All day, all I could think of was all of those people who work outside everyday…wow, you were all heros today!
There aren’t many days that I really don’t feel like turning the stove on but today was definitely one of those days.  I spent all afternoon in a cooking school testing recipes for an upcoming farm event and it was crazy hot.  Knowing that I was going to be walking into the house as everyone else was about to head out to soccer and various other places, I tried something new this morning – I broke out the crock pot.

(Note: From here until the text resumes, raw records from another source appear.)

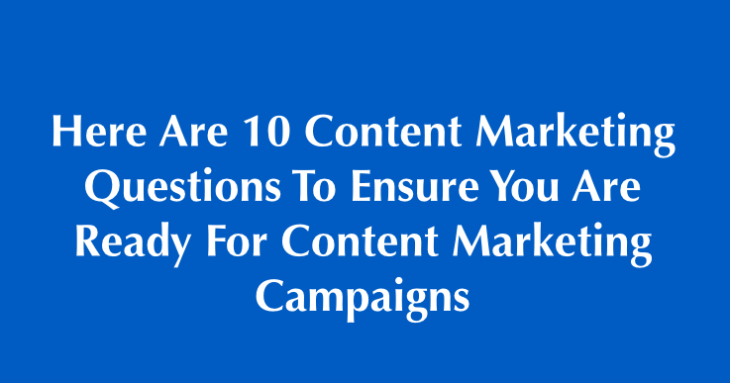 10 content marketing questions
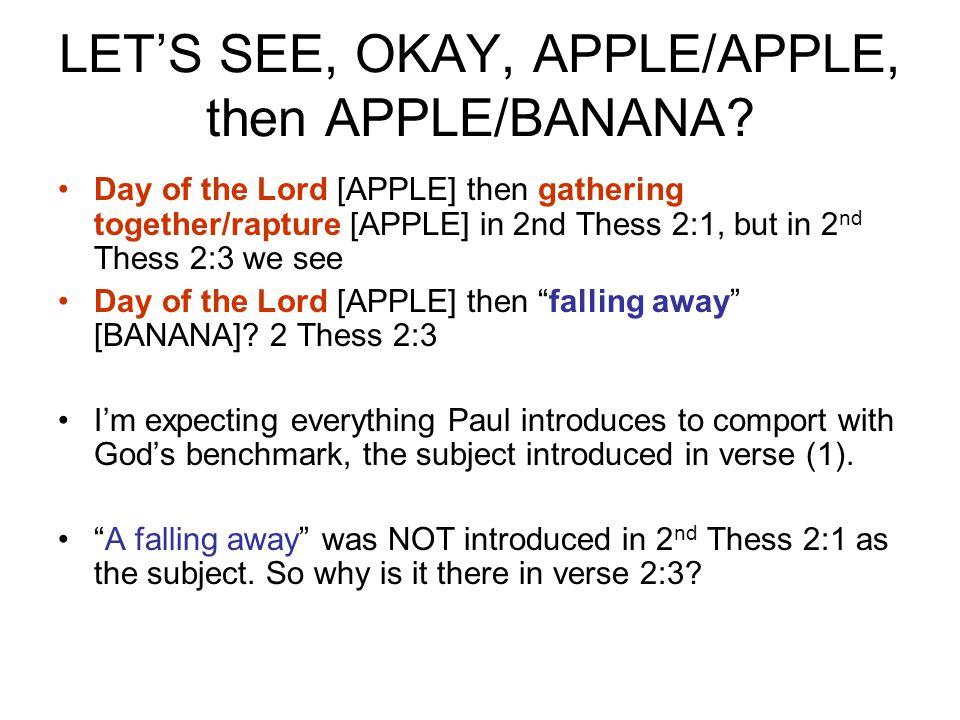 LET'S SEE, OKAY, APPLE/APPLE, then APPLE/BANANA.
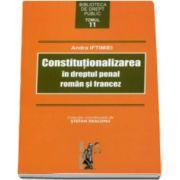 Andra Iftimiei - Constitutionalizarea in dreptul penal roman si francez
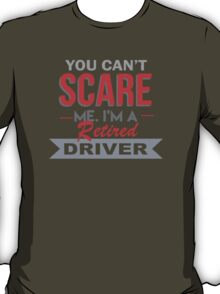 You Can't Scare Me I'm A Retired Driver - Funny Tshirt T-Shirt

Don’t get me wrong…I use the crock for for stews, soups and even things like jam and applesauce.  But, it only ever comes out in the fall/winter because all of those foods don’t strike me as summer grub. But, the other day, I thought about trying to cook dried beans overnight so they would be ready for the next day (we eat lots of beans!).  Then, this morning when I was making coffee, I thought I could just throw some beans and stuff in the crock pot for it to cook while I went to work.  When I came back, the lentils were ready, I quickly grilled chicken breasts on the bbq and plated it up with some crumbled goat cheese and leftover crumbled bacon from breakfast.  I served it with simple beans from the garden…quick, fast and I didn’t raise the temperature in the kitchen even a tiny bit!Ingredients (for lentil stew):
1 tbsp olive oil
2 onions, diced
3 stalks of celery, diced
4 carrots, diced
4 rashers of bacon, cooked and crumbled (optional…omit if you want vegetarian but maybe add a few drops of liquid smoke…adds a nice depth)
1 zucchini, diced
3-4 cloves garlic, minced
1/3 c balsamic vinegar
2 tbsp tomato paste
2 1/2 c lentils
4 1/2 cups water, chicken stock or tomato juice (I used a combination of tomato puree that I had left over from making pizza mixed with tomato juice)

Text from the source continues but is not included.